── AUSZUG ZUM LESEN ──

© JUNGE FREIHEIT Verlag GmbH & Co. www.jungefreiheit.de 16/19 / 12. April 2019

Sternschnuppe Afrikas
Vom Schwellen- zum Entwicklungsland: Nach der ersten demokratischen Wahl in Rhodesien 1979 begann unter dem einstigen Hoffnungsträger Robert Mugabe ein beispielloser Abstieg
Jürgen Liminski

Es sah aus wie eine Sternstunde afrikanischer Geschichte. Am 21. April 1979 wählte Rhodesien zum erstenmal in freien, geheimen und allgemeinen Wahlen ein Parlament – eine Zäsur im südlichen Afrika. Die grünweißgrüne Fahne wurde eingeholt, ein Zapfenstreich vor dem letzten amtierenden weißen Präsidenten, Henry Everard, und dem letzten weißen Premier, Ian Smith, mit seinem gemischt-rassischen Kabinett, verklang. Später, um 19 Uhr, ertönte auf der Gardenparty des Noch-Präsidenten in der Hauptstadt Salisbury (später Harare) die Hymne der Republik Rhodesien, dann Beethovens „Freude schöner Götterfunken“. 

Nobel ging ein Stück England im Herzen Afrikas mit britischer Kultur und britisch-imperialer Lebensart zu Ende, ein Staatsgebilde, das der eifrige Kämpfer für die imperiale Idee, Cecil Rhodes, Ende des 19. Jahrhunderts geschaffen hatte, das 1923 zur britischen Kronkolonie ernannt wurde und das 1965 gegen das Mutterland rebellierte, um seinen englischen, kolonialen Charakter mitten im südlichen Afrika zu wahren, diesen Anachronismus aus der Zeit der Königin Victoria, ihres Premiers Lord Salisbury und des Schriftstellers Rudyard Kipling, der die mentalen Unterschiede zwischen Mutterland und Kolonien so genial formuliert hatte.

Aber die Sternstunde erwies sich als Sternschnuppe. Zwar durften an diesem Tag alle schwarzen Rhodesier über 18 Jahre, Männer und Frauen, wählen und 64 Prozent von ihnen taten es auch, um die 72 schwarzen Abgeordneten (von insgesamt 100) des künftigen Parlaments von „Simbabwe-Rhodesien“ zu bestimmen. Und sie wählten trotz der Drohungen der Terrororganisationen, die sich wie in anderen Ländern „Befreiungsbewegungen“ nannten, was westliche Medien bereitwillig übernahmen, obwohl ihre Unterstützung durch die Sowjetunion offenkundig war. 

Unabhängigkeit Mosambiks verschlechterte die Lage 

Im Dezember 1972 waren die Afrikanische Nationalunion von Simbabwe (Zanu) und die Afrikanische Volksunion von Simbabwe (Zapu) zum bewaffneten Kampf übergegangen. In den gut sechs Jahren Guerrillakrieg bis zu den Wahlen kamen 5.533 schwarze und 399 weiße Zivilisten ums Leben, besonders blutig waren die letzten Monate vor der Wahl. Denn die Terroristen von Zanu und Zapu konnten keineswegs auf die Unterstützung der Bevölkerung zählen, was sich dann auch im Ergebnis niederschlug. Das Minderheitsvolk der Matabele, das vorwiegend im Südwesten lebt, wählte die Partei seines Oberhäuptlings, die Vereinigte Föderale Partei, Kaissa Indweni. Der Stamm der Ndau aus dem Mehrheitsvolk der Maschona den Stammesangehörigen Pastor Sithole, der auch Chef der Zanu war, bevor Robert Mugabe das Kommando übernahm.

───
── GEGEBENE ZEILEN ──

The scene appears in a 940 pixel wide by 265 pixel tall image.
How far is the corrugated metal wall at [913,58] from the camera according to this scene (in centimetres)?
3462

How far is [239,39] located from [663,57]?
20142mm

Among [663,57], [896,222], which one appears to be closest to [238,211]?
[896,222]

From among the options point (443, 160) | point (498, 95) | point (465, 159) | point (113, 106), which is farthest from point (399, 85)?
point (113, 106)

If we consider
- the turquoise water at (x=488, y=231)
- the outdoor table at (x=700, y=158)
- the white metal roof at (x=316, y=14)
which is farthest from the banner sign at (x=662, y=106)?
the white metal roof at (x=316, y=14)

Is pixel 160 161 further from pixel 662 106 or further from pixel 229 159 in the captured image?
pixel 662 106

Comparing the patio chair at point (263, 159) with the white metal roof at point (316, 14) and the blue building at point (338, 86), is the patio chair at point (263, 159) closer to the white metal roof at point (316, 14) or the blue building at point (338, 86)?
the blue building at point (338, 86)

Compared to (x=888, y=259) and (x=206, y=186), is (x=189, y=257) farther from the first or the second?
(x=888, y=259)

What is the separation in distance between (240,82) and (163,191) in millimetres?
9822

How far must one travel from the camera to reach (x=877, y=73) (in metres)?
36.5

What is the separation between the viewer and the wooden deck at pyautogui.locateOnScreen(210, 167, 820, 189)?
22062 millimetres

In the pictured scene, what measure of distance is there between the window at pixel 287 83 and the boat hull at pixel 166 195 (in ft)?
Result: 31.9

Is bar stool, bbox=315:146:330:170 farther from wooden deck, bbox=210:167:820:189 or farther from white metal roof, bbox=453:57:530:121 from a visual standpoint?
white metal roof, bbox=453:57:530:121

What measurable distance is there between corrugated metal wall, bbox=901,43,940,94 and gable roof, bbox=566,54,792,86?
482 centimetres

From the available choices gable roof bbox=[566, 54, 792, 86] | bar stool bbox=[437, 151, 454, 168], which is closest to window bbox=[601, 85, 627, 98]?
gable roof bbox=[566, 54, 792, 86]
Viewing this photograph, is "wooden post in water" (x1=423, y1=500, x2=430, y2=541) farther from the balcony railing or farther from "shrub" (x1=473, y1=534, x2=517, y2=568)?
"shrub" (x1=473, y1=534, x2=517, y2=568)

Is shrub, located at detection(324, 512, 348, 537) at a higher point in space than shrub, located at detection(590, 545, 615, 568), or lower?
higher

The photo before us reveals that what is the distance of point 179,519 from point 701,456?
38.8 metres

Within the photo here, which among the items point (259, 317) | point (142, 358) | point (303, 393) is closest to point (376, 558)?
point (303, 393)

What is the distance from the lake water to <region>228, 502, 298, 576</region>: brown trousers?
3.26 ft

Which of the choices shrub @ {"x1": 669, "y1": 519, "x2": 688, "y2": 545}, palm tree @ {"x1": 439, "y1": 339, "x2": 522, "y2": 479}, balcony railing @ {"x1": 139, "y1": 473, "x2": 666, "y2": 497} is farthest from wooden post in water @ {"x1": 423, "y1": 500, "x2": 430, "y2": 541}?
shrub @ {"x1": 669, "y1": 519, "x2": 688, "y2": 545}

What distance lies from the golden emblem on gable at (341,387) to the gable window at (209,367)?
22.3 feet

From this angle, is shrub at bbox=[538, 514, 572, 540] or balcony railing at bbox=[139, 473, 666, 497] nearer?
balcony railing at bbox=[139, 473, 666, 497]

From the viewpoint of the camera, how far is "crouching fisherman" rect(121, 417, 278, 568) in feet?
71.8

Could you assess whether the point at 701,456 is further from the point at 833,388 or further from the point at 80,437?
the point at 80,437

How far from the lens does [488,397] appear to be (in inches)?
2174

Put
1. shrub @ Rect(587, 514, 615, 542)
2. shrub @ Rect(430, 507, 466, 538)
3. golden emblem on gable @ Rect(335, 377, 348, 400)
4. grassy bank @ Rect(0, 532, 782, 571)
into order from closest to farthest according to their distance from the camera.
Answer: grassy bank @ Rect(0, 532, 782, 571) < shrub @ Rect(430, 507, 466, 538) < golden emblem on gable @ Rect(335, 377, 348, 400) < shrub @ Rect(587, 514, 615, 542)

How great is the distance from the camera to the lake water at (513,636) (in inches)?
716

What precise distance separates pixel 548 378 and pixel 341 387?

───

**DEINE AUFGABE:** Schreib die Stelle aus dem Text über Rhodesien noch einmal ab und ersetze dabei „Guerrillakrieg“ durch „Bürgerkrieg“. Fang bei den Worten „Im Dezember 1972“ an und hör nach „das Kommando übernahm.“ auf. Halte dich allein an den Text über Rhodesien.

**DIE ANTWORT:**
Im Dezember 1972 waren die Afrikanische Nationalunion von Simbabwe (Zanu) und die Afrikanische Volksunion von Simbabwe (Zapu) zum bewaffneten Kampf übergegangen. In den gut sechs Jahren Bürgerkrieg bis zu den Wahlen kamen 5.533 schwarze und 399 weiße Zivilisten ums Leben, besonders blutig waren die letzten Monate vor der Wahl. Denn die Terroristen von Zanu und Zapu konnten keineswegs auf die Unterstützung der Bevölkerung zählen, was sich dann auch im Ergebnis niederschlug. Das Minderheitsvolk der Matabele, das vorwiegend im Südwesten lebt, wählte die Partei seines Oberhäuptlings, die Vereinigte Föderale Partei, Kaissa Indweni. Der Stamm der Ndau aus dem Mehrheitsvolk der Maschona den Stammesangehörigen Pastor Sithole, der auch Chef der Zanu war, bevor Robert Mugabe das Kommando übernahm.